Max Allan Collins
Writer, Renegade Press / First Comics
Working on: Ms. Tree, Dick Tracy strip, Nathan Heller mystery novels
Terry Beatty
Artist / Cartoonist, Renegade Press
Working on: Ms. Tree, The P.I.s
The Ms. Tree creative team discuss their tight full-script collaboration from the same Iowa town, contrasting it with their less satisfying experience working "Marvel style" on The P.I.s for First Comics. Collins defends the viability of Ms. Tree as a live-action property with mainstream appeal beyond the direct-sales market, while both creators express commitment to the book's unified storytelling approach and defend their traditional page layouts against critics. They also discuss the move from Eclipse to Aardvark-Vanaheim (now Renegade Press), praising Deni Loubert's editorial trust and the duotone color format as better suited to the noir mood of the book.
Sal Buscema
Artist (Penciller), Marvel
Working on: The Eternals (limited series), Balder & Karnilla (with Walt Simonson)
In his first major interview, the Marvel veteran talks about his long career trajectory from advertising work to joining Marvel in 1968, sharing candid opinions including his view that Stan Lee's Silver Surfer characterization made the hero too "wimpy" and that he prefers loose plot-style scripts over full scripts for the creative freedom they allow. Buscema discusses leaving the Hulk and ROM after nine and five years respectively to avoid creative ruts, praises Walt Simonson and John Romita as underappreciated comics talents, and expresses strong views that comics should reflect Judeo-Christian values and avoid graphic violence and sexuality. He is currently working on a twelve-issue Eternals limited series (written by Peter Gillis, inked by Al Gordon) which he considers the best work of his career, plus a Balder & Karnilla mini-series written by Walt Simonson.
Karen Berger
Editor, DC Comics
Working on: Swamp Thing, Legion of Super-Heroes, Amethyst
DC's editor of Swamp Thing, Legion of Super-Heroes, and Amethyst discusses her unconventional path into comics editing (via a journalism class and a tip from friend J.M. DeMatteis), her enthusiasm for "off-genre" books over superhero titles, and Swamp Thing's 60% sales increase under Alan Moore's tenure. She shares frank observations about why female characters fail to attract girl readers, why the comics market is overwhelmingly male, and her ambitions to launch a sophisticated comics property aimed at girls (written and drawn by Barbara Slate). Berger also discusses her experience on New Talent Showcase, the emergence of writer-editors (which she views skeptically), and her belief that editorial objectivity is essential even for experienced creators.
Bob Chapman
Publisher / Merchandiser, Graphitti Studios
Working on: Comic-related T-shirts and pins (Cerebus, Rocketeer, Spirit, etc.)

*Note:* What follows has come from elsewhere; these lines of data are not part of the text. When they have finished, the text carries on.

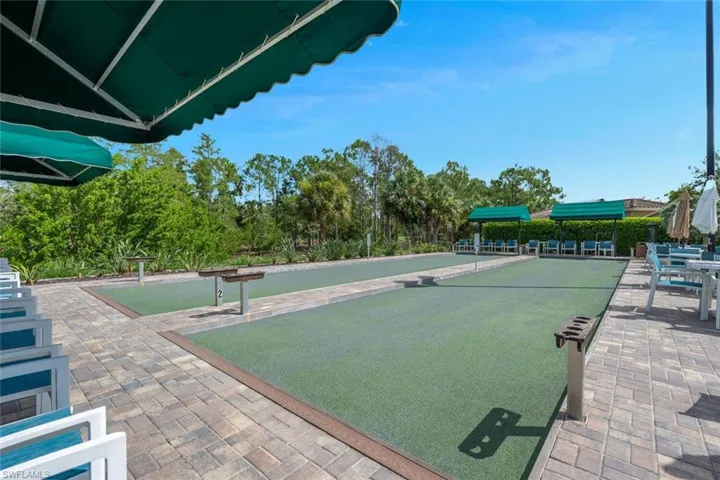 8610  Cedar Hammock  CIR, Naples, FL 34112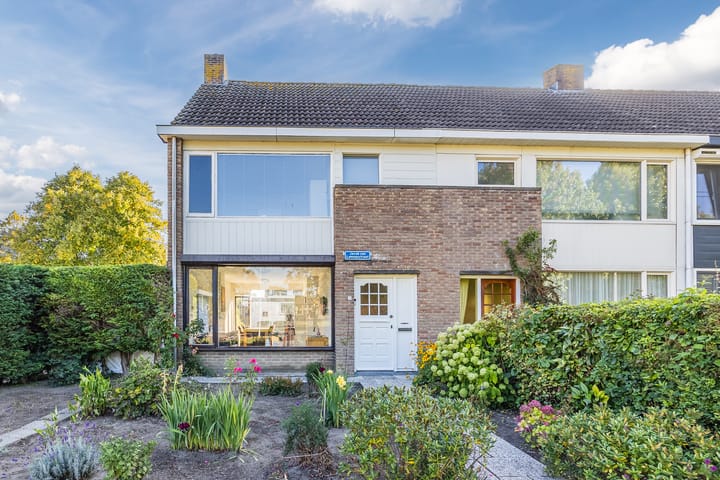Jacob van Lennepstraat 2 in Terneuzen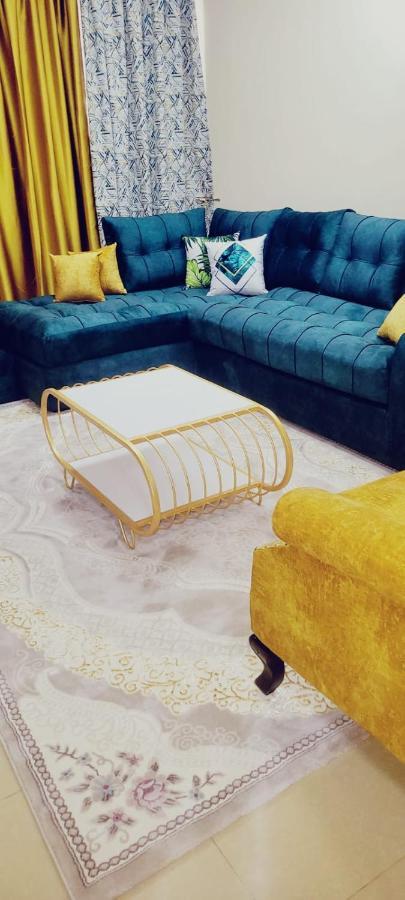 Mango Court *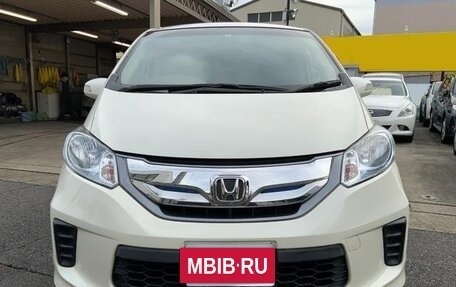 Honda Freed I, 2016 год, 933 000 рублей, 2 фотография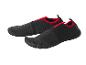 Une paire de chaussures d'eau noires et rouges.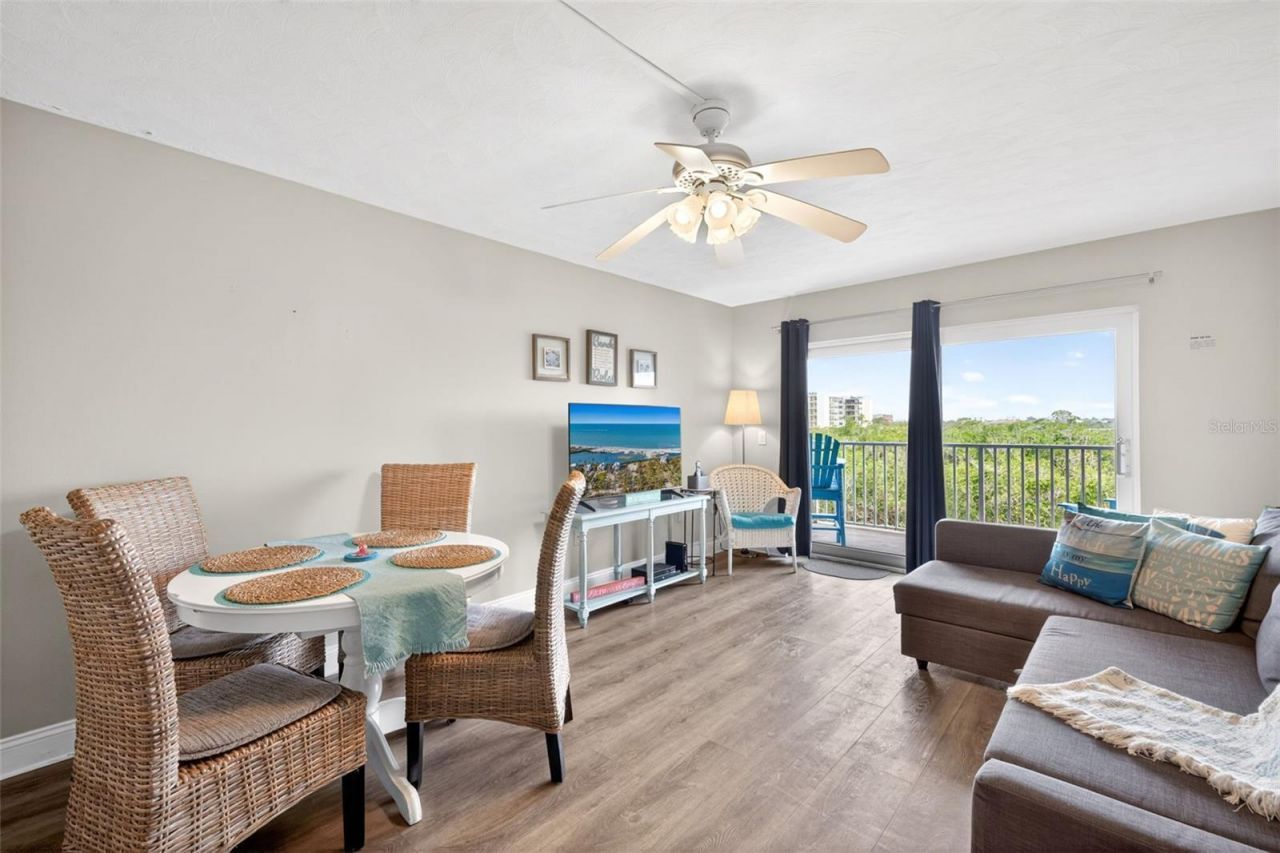 19451 Gulf Boulevard, Unit 204, Indian Shores, FL 33785 Photo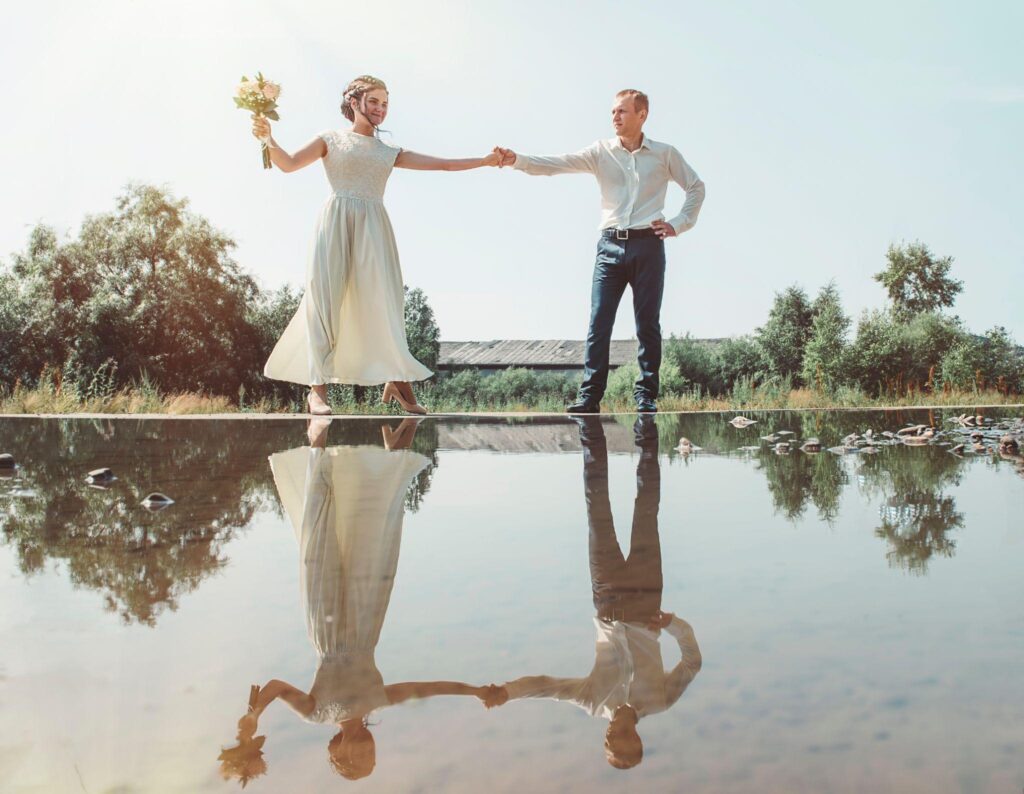 100+ Wedding Photography ideas to capture every moment 53 Reflection of couple in a water body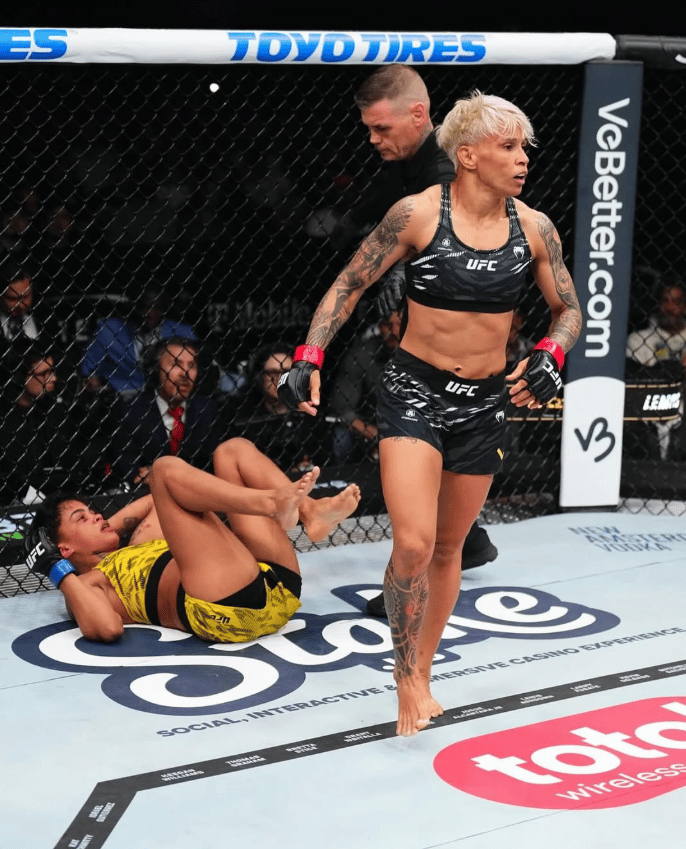 Amanda Lemos lutará contra a americana Tatiana Suarez neste sábado (13) (Foto: Reprodução / Instagram)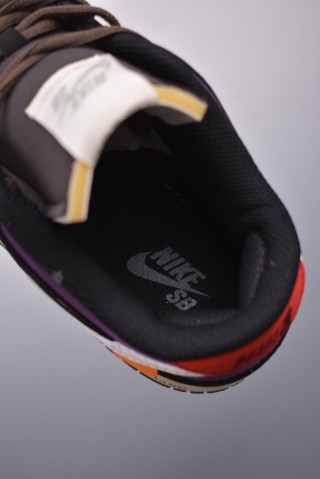 Nike SB Dunk Low view 9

The founder of Graphitti Studios explains how he pioneered quality licensed comic-character T-shirts for the direct sales market, having started with Dave Stevens' Rocketeer and Will Eisner's Spirit before word-of-mouth brought creators to him. Chapman discusses the frustrating difficulty of licensing from DC and Marvel (whose licensing arms demand unrealistic revenue projections for niche characters), the technical process of hand-separated and laser-scanned screen printing, and the current bestseller: a new Cerebus "Most Holy" shirt. He also previews upcoming expansion into cloisonné pins and a signed limited hardbound edition of The Rocketeer graphic novel.
T.M. Maple
Fan / Letter-writer, —
Working on: Comics letter columns (pseudonymous Canadian correspondent)
The pseudonymous Canadian super-fan, who has had over 552 of his 2,045 letters published across comics in seven years, discusses his letter-writing habits while carefully guarding his real identity. He reflects on the value of fan letters to editors (primarily useful as aggregate feedback rather than plot influence), the importance of writing because you have something to say rather than to get published, and his concerns about the industry's narrow market focus and the need to diversify beyond the superhero/fantasy genre to attract new readers. He also shares his views on European and Japanese comics and the pricing challenges facing independent publishers in Canada.
DAK makes the case that Comics Interview itself may one day be a sought-after collector's item, arguing that genuine collector's items require both intrinsic value and scarcity — qualities that mass-printed superhero comics bagged in plastic lack, but that low-print specialty magazines may possess.
A short essay in which writer Peter Gillis explains his enthusiasm for reviving Jack Kirby's Eternals concept in a new twelve-issue limited series, praising Kirby's original moral complexity and the themes of immortality and divine judgment, and crediting editors Ralph Macchio and Mark Gruenwald with championing the revival.